Our client is one of the world’s leading data providers. The company offers a complex cloud-born solution with up-to-date financial data from a variety of sources, including FIX-based stock exchanges.
Considering the users’ needs, our client decided to replace the existing platform with a new one that would reduce latency and increase stock exchange coverage. The new solution was supposed to give our client a clear advantage over other providers.
Arcadia’s team has been involved in the development of the entire platform since the beginning. The platform was designed as a type of service-oriented architecture to improve scalability and throughput. To bring forth a high-quality product in a timely fashion, we decided to build the solution on top of the .NET platform using C# language.
In addition to native support of C# applications, the chosen Microsoft Azure Cloud provides an ecosystem for service-oriented architecture with all the necessary resources, such as the following:
The main challenge of acquiring market data from various sources is that they all support different protocols. Usually, this is a FIX protocol or one of its variations (e.g., FAST [FIX Adapted for Streaming] or SBE [Simple Binary Encoding]). To implement data providers in a timely manner with consideration of performance and latency issues, we used high-quality libraries that perform most of the protocol jobs for different venues. These included an OnixS MDP adapter for the Chicago Metal Exchange (CME, which uses SBE) and Rapid Addition Cheetah for the London Metal Exchange (LME, which uses FIX).
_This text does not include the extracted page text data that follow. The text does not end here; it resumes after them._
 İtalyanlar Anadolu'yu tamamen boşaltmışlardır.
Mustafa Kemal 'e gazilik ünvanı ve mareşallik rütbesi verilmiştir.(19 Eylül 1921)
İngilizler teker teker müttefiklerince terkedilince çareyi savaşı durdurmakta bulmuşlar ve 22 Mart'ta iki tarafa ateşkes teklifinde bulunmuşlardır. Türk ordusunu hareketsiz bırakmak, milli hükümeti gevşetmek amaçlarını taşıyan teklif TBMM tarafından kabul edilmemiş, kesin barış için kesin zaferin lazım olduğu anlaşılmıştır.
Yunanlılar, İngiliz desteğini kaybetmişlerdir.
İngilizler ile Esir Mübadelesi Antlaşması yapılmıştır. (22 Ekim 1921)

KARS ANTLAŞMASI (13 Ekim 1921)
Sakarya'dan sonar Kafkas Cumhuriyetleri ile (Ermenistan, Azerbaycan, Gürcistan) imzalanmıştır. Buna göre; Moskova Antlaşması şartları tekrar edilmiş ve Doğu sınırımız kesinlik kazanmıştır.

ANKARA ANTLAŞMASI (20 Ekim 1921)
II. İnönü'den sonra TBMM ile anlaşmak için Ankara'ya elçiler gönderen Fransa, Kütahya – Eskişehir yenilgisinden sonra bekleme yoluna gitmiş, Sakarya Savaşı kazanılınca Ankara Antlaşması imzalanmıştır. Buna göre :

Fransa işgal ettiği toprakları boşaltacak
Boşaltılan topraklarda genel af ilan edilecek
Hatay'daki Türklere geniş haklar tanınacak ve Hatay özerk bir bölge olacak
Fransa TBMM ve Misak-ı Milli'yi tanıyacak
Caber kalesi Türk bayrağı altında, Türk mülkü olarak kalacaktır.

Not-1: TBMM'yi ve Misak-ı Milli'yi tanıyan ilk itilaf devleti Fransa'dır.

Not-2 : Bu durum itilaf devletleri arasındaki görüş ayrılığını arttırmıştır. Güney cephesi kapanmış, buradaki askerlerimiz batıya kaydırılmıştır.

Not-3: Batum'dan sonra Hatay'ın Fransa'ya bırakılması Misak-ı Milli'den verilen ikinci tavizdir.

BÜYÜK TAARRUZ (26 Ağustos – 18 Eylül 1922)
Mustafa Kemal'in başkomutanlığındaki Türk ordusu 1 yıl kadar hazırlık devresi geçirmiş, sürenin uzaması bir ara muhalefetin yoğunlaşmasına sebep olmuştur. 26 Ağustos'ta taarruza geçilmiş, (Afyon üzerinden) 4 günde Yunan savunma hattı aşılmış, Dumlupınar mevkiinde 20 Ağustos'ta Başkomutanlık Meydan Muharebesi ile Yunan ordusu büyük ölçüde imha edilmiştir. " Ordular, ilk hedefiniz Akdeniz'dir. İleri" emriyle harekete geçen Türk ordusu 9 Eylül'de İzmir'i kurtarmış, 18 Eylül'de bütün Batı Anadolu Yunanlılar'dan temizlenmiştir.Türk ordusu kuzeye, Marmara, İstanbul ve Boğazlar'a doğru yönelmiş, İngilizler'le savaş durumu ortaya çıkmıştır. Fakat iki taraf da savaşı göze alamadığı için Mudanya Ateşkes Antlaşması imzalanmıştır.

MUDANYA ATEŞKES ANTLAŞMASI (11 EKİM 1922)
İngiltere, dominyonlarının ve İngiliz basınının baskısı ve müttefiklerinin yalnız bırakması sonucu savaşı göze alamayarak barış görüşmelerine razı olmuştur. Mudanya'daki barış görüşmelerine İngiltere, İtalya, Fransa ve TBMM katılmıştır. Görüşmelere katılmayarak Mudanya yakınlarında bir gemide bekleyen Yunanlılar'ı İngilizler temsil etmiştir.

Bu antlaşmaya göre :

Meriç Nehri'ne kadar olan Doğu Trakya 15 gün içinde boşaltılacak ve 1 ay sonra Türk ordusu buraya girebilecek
An additional application of the FIX protocol was the internal messaging system (called Message Bus, which is built on top of the Redis implementation of the publisher-subscriber pattern). This system transfers a lot of market and trading data over the platform. Since the FIX protocol’s performance limitations are widely known, we have used a much faster SBE protocol.
Special attention was paid to the platform stability, robustness, and specification verification that were achieved through thorough code reviews and unit and specification auto-testing as an addition to high-quality manual testing. Failure discovery and telemetry were supported via application insights with alerting.
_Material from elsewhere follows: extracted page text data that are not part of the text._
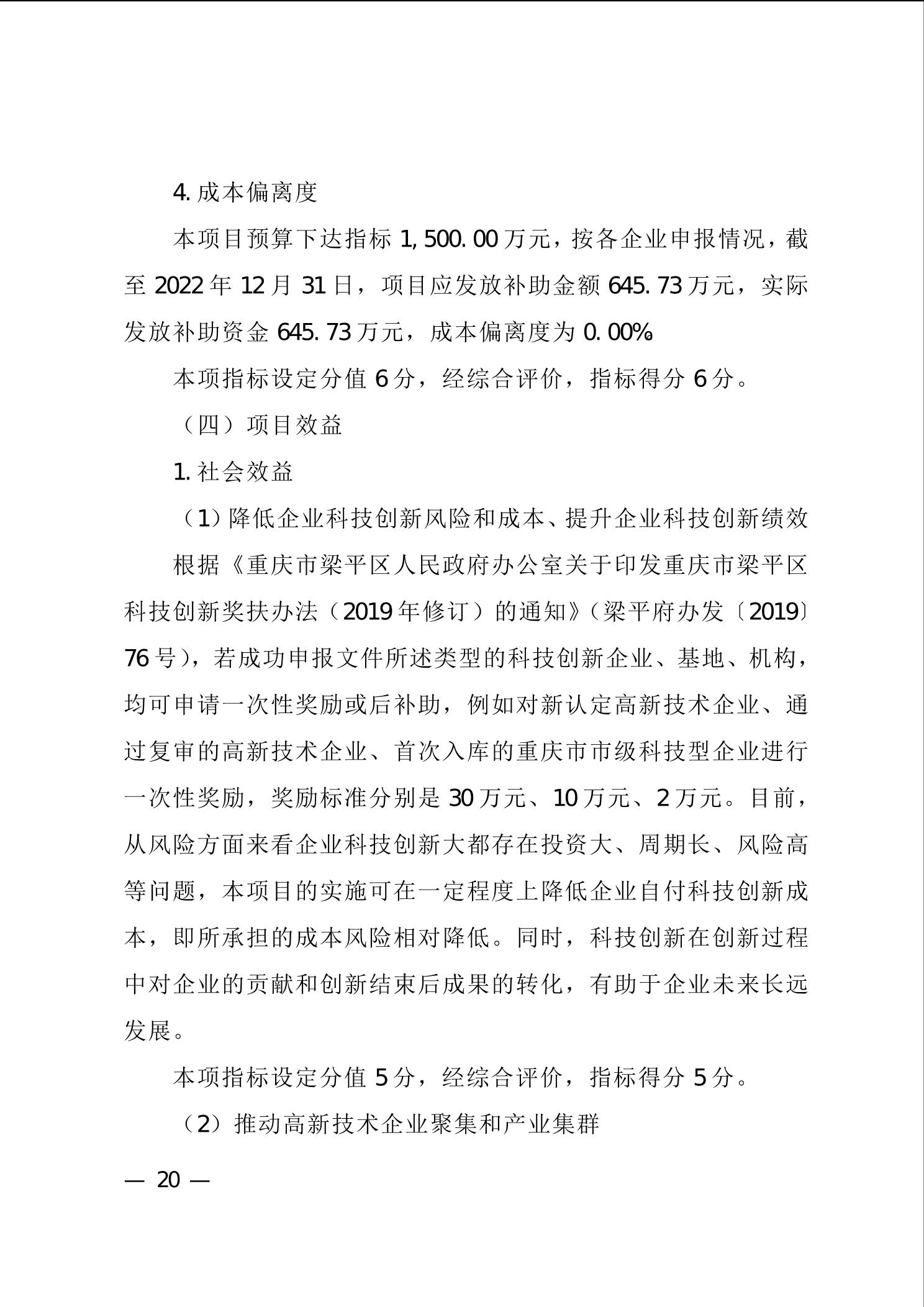 4. 成本偏离度

本项目预算下达指标 1,500.00 万元，按各企业申报情况，截至 2022 年 12 月 31 日，项目应发放补助金额 645.73 万元，实际发放补助资金 645.73 万元，成本偏离度为 0.00%

本项指标设定分值 6 分，经综合评价，指标得分 6 分。

（四）项目效益

1. 社会效益

（1）降低企业科技创新风险和成本、提升企业科技创新绩效

根据《重庆市梁平区人民政府办公室关于印发重庆市梁平区科技创新奖扶办法（2019 年修订）的通知》（梁平府办发〔2019〕76 号），若成功申报文件所述类型的科技创新企业、基地、机构，均可申请一次性奖励或后补助，例如对新认定高新技术企业、通过复审的高新技术企业、首次入库的重庆市市级科技型企业进行一次性奖励，奖励标准分别是 30 万元、10 万元、2 万元。目前，从风险方面来看企业科技创新大都存在投资大、周期长、风险高等问题，本项目的实施可在一定程度上降低企业自付科技创新成本，即所承担的成本风险相对降低。同时，科技创新在创新过程中对企业的贡献和创新结束后成果的转化，有助于企业未来长远发展。

本项指标设定分值 5 分，经综合评价，指标得分 5 分。

（2）推动高新技术企业聚集和产业集群

— 20 —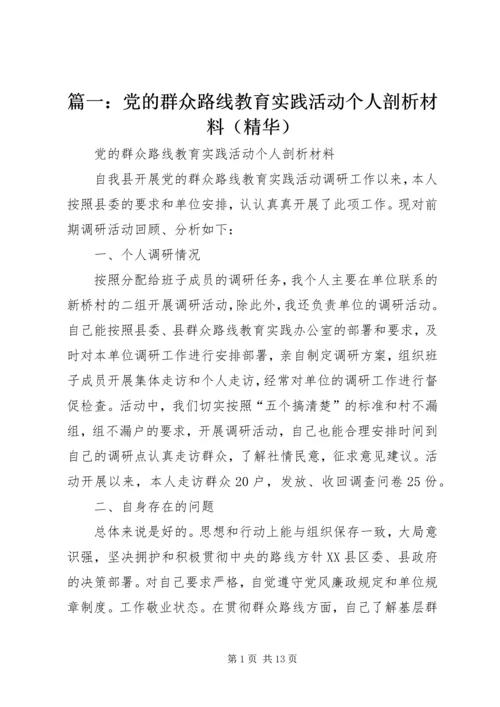 篇一：党的群众路线教育实践活动个人剖析材料（精华）

党的群众路线教育实践活动个人剖析材料

自我县开展党的群众路线教育实践活动调研工作以来，本人按照县委的要求和单位安排，认认真真开展了此项工作。现对前期调研活动回顾、分析如下：

一、个人调研情况

按照分配给班子成员的调研任务，我个人主要在单位联系的新桥村的二组开展调研活动，除此外，我还负责单位的调研活动。自己能按照县委、县群众路线教育实践办公室的部署和要求，及时对本单位调研工作进行安排部署，亲自制定调研方案，组织班子成员开展集体走访和个人走访，经常对单位的调研工作进行督促检查。活动中，我们切实按照“五个搞清楚”的标准和村不漏组，组不漏户的要求，开展调研活动，自己也能合理安排时间到自己的调研点认真走访群众，了解社情民意，征求意见建议。活动开展以来，本人走访群众20户，发放、收回调查问卷25份。

二、自身存在的问题

总体来说是好的。思想和行动上能与组织保存一致，大局意识强，坚决拥护和积极贯彻中央的路线方针XX县区委、县政府的决策部署。对自己要求严格，自觉遵守党风廉政规定和单位规章制度。工作敬业状态。在贯彻群众路线方面，自己了解基层群

第1页 共13页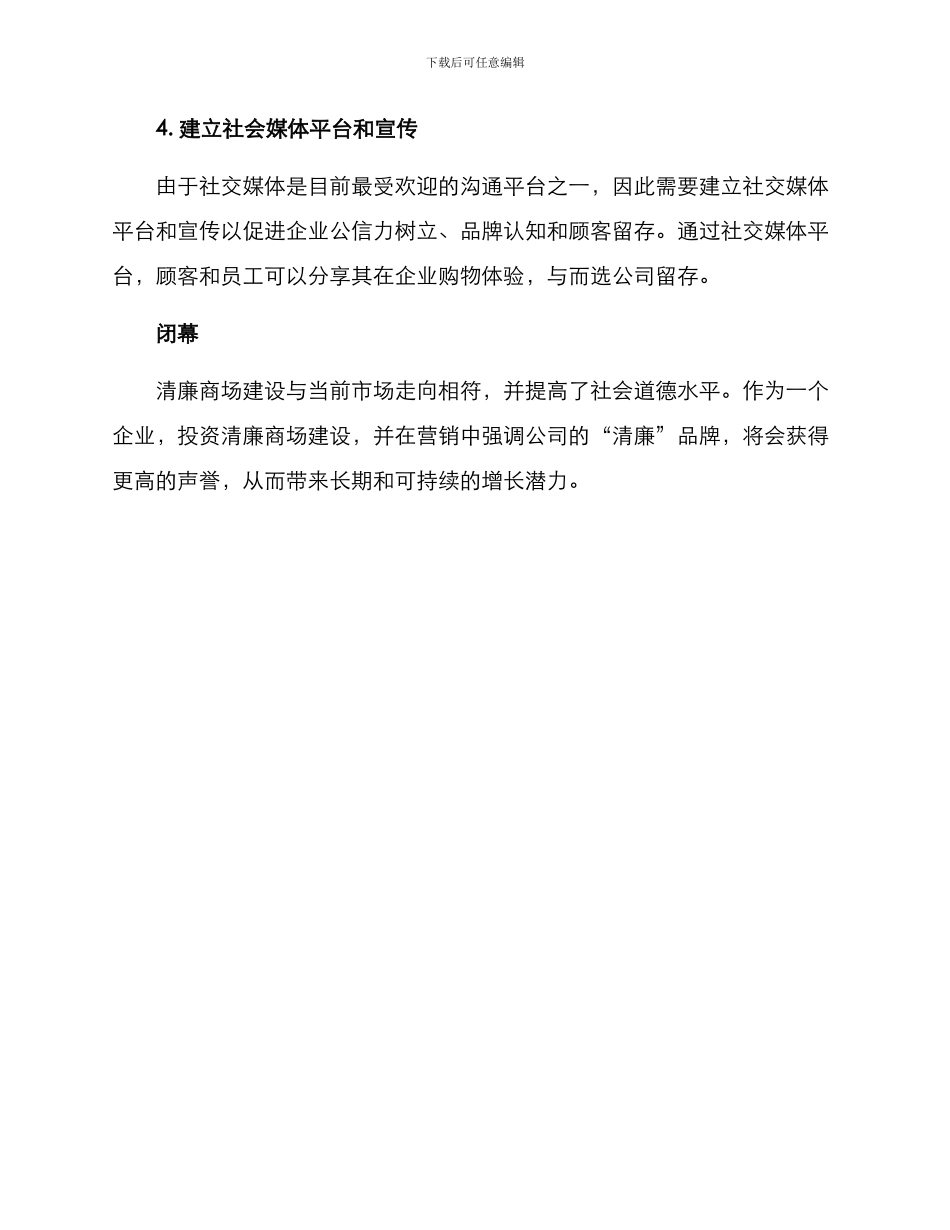 下载后可任意编辑

4. 建立社会媒体平台和宣传

由于社交媒体是目前最受欢迎的沟通平台之一，因此需要建立社交媒体平台和宣传以促进企业公信力树立、品牌认知和顾客留存。通过社交媒体平台，顾客和员工可以分享其在企业购物体验，与而选公司留存。

闭幕

清廉商场建设与当前市场走向相符，并提高了社会道德水平。作为一个企业，投资清廉商场建设，并在营销中强调公司的“清廉”品牌，将会获得更高的声誉，从而带来长期和可持续的增长潜力。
For downstream clients, such as web applications or Excel, the system exposes REST API and streaming-ready SignalR endpoints. Although it is possible to provide data in the SBE messaging format for consumers, its representation is obscure, and it is not easy to use. Therefore, internal SBE messages were transformed into plain objects for client usage.
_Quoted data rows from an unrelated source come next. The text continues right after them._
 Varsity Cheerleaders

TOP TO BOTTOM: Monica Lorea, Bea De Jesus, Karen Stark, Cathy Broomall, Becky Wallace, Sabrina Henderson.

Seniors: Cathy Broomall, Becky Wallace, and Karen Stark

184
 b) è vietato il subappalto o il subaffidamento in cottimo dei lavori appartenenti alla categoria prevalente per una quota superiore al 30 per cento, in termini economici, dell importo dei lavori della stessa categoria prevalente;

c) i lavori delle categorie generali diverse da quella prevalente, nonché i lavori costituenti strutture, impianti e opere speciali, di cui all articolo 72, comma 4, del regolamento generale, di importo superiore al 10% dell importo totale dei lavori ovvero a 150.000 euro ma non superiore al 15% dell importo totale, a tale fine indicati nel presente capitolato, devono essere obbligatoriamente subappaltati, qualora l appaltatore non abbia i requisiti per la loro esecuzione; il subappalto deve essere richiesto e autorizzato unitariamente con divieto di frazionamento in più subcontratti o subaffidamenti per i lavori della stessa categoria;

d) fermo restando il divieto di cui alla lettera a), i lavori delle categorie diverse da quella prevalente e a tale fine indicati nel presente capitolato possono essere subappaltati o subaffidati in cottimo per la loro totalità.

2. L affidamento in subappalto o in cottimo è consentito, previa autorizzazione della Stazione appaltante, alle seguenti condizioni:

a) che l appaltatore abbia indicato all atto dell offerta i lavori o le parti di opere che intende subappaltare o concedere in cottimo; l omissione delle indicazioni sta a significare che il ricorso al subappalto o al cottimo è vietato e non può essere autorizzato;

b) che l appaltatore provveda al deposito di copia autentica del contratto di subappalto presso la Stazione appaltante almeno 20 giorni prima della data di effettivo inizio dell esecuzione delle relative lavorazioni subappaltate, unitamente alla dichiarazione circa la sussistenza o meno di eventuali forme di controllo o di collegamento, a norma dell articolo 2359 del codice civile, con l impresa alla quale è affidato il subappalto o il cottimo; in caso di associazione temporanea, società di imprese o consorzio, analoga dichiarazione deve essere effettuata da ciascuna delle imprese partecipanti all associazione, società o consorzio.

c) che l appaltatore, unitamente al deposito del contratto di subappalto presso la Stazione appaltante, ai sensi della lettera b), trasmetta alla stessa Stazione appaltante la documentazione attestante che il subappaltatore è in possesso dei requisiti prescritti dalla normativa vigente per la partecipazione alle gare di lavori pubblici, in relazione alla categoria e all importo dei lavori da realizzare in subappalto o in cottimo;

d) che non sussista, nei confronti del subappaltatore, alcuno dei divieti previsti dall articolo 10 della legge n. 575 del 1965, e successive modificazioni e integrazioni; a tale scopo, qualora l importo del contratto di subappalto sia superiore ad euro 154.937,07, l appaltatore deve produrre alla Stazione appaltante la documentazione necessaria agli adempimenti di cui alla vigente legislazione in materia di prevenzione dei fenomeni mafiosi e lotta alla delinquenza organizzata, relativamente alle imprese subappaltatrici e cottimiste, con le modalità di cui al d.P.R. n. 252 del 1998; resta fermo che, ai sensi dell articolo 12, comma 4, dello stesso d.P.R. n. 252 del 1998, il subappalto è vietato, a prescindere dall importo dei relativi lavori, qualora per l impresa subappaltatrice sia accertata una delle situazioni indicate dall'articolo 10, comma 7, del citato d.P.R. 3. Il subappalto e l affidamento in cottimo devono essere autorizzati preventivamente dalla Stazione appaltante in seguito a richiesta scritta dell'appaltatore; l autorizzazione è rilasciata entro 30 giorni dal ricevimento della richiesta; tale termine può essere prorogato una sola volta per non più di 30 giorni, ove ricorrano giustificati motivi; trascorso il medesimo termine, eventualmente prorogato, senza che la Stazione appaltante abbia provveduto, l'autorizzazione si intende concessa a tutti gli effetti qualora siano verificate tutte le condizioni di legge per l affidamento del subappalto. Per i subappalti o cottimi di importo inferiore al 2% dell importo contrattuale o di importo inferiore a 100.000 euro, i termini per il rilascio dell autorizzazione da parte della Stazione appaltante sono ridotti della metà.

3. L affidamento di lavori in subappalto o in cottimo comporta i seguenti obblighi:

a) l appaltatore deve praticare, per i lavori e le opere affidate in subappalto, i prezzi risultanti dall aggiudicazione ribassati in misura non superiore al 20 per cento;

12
We were also partly responsible for the architecture, implementation, testing, and deployment of the application.
We have developed a best-in-class solution that is able to collect as many representative data points as possible. As a result, our client’s customers can receive the most up-to-date trading data from various sources around the world. The company has big plans for the development of this platform, so we will continue to work together for the foreseeable future.